British government completes controversial privatisation of defence group QinetiQ

The controversial privatisation of UK defence research group QinetiQ has finally been completed after the British Government sold its remaining 18.9 per cent, raising £254 million after costs. Shares were placed with several institutions at 206p - just 6p above the price at which the company was floated in 2006. That put the value of the company at £1.34 billion.

QinetiQ, whose products include bomb-disposal robots and body scanners, saw its shares close down 13.5p to 210p on yesterday's news of the government's intention to offload its stake.
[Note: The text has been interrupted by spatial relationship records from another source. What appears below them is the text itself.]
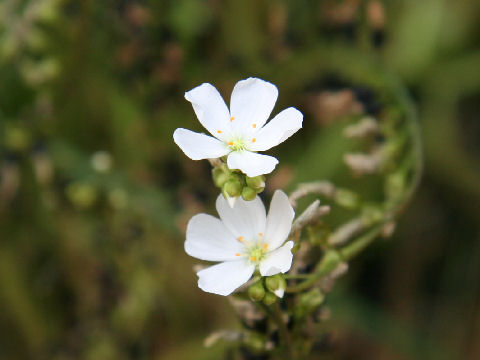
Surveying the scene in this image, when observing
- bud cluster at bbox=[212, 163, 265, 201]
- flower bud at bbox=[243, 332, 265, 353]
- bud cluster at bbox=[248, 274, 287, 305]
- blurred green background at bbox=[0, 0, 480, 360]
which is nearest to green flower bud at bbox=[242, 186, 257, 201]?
bud cluster at bbox=[212, 163, 265, 201]

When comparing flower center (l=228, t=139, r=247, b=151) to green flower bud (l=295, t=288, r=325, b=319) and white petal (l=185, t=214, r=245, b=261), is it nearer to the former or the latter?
white petal (l=185, t=214, r=245, b=261)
However, it will continue to retain a "special share" in QinetiQ, giving ministers control over any possible takeover.

The UK ministry of defence (MoD) said, "The government always made it clear that ultimately it anticipated selling its entire financial stake in order to realise its financial investment and to achieve best value for money for the UK taxpayer. The decision to sell was based on specialist advice from a number of city institutions."

The announcement comes a week after QinetiQ won a lucrative £150m contract from the ministry of defence to provide testing and design services for ships, submarines, and other maritime equipment. But the MoD will also be hoping that the sale draws a line under a highly contentious privatisation.

QinetiQ emerged from the state-owned Defence Evaluation and Research Agency. Britain first sold shares of QinetiQ in 2002, when US private equity firm Carlyle bought a 31-per cent stake for £42 million and made more than a £300 million profit when the company was floated on the stock exchange four years later.

Later, the National Audit Office (NAO) reported that taxpayers could have gained "tens of millions" more and was critical of the incentive scheme given to QinetiQ managers, the 10 most senior of whom gained £107.5 million on a total investment of £540,000 in the company's shares.